L’Ue verso lo stop dell’iter legislativo dell’intesa sui dazi. Nella riunione di domani «proporrò al team negoziale del Pe di sospendere i lavori legislativi fino a quando non avremo una valutazione giuridica adeguata e impegni chiari da parte degli Stati Uniti». Questo l’annuncio su X del presidente della commissione Commercio internazionale dell’Eurocamera Bernd Lange, relatore dell’intesa Ue-Usa sui dazi. «Nessuno riesce più a capirci qualcosa: solo domande aperte e crescente incertezza per l’Ue e gli altri partner commerciali degli Stati Uniti. Le condizioni dell’accordo di Turnberry e la base giuridica su cui è stato costruito sono cambiate», sottolinea. Intanto duri contraccolpi in patria per Trump dopo la sonora bocciatura della Corte Suprema. Secondo alcuni sondaggi «il 60% disapprova il suo operato».
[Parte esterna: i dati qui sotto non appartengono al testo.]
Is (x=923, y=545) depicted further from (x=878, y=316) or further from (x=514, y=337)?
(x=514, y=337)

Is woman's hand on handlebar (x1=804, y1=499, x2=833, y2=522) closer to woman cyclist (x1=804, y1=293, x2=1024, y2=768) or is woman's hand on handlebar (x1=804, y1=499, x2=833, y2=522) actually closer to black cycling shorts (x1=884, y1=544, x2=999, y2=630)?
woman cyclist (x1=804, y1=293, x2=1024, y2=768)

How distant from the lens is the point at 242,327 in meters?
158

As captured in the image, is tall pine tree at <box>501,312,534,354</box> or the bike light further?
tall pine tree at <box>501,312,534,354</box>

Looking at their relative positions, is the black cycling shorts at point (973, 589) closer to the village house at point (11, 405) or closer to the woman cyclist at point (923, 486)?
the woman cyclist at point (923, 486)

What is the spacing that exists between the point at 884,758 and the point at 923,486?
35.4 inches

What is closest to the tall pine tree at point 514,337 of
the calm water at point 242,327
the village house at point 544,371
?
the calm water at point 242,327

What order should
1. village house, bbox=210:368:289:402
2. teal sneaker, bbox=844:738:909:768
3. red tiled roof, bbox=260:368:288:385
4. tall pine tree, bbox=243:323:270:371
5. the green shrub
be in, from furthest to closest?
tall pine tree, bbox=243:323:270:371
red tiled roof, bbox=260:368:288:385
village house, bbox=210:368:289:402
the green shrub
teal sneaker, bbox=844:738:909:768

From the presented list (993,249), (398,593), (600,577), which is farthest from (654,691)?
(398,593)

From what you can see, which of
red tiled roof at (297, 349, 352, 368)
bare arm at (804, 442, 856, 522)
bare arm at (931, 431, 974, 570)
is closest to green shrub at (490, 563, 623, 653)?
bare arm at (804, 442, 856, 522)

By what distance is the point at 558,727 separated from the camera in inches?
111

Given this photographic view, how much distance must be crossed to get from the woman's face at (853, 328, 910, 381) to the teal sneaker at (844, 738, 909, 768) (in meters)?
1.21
Ue: «Gli Usa rispettino gli accordi»
«La Commissione europea chiede piena chiarezza sulle misure che gli Stati Uniti intendono adottare a seguito della recente sentenza della Corte suprema. La situazione attuale non favorisce la realizzazione di scambi commerciali e investimenti transatlantici “equi, equilibrati e reciprocamente vantaggiosi”, come concordato da entrambe le parti nella dichiarazione congiunta Ue-Usa. Un accordo è un accordo. In qualità di principale partner commerciale degli Stati Uniti, l’Ue si aspetta che gli Usa onorino gli impegni». Lo si legge in una dichiarazione della Commissione Ue, che sottolinea anche che «i prodotti dell’Ue devono continuare a beneficiare del trattamento più competitivo, senza aumenti delle tariffe oltre il limite massimo chiaro e onnicomprensivo concordato in precedenza. Le tariffe sono tasse che fanno aumentare i costi sia per i consumatori che per le imprese, come confermano chiaramente studi recenti. Quando applicate in modo imprevedibile, le tariffe sono intrinsecamente destabilizzanti, minano la fiducia e la stabilità dei mercati globali e creano ulteriore incertezza nelle catene di approvvigionamento internazionali».
Come si sta muovendo il ministro degli Esteri Tajani
Il ministro degli Esteri Antonio Tajani ha convocato per domani la task force sui dazi del Sistema Italia, che riunisce agenzie governative come Sace, Simest, Ice e Cdp e rappresentanze imprenditoriali. Non solo, ha sentito il Commissario europeo per il commercio Sefcovic. «Lungo colloquio con Maros Sefcovic per concordare una azione comune dell’Italia con la Commissione Ue e con i Paesi alleati. L’unità fra europei è fondamentale. Domani parteciperò alla riunione del G7 commercio internazionale e poi riunirò la Task force Dazi per informare», ha dichiarato su X il ministro.
I sondaggi bocciano Trump
Intanto le mosse del tycoon hanno forti ripercussioni anche in patria: il 60% degli statunitensi «disapprova» l’operato di Trump come presidente degli Usa, un tasso di insoddisfazione che ha raggiunto una quota record nel suo secondo mandato. A rivelarlo è un sondaggio pubblicato da Abc News e Washington Post, mentre il Paese attende il suo discorso sullo Stato dell’Unione, previsto per martedì. Gli argomenti su cui gli americani sono più insoddisfatti sono l’inflazione (disapprovazione del 65%), la questione dazi (64%), le relazioni estere (62%) e la gestione migratoria (58%).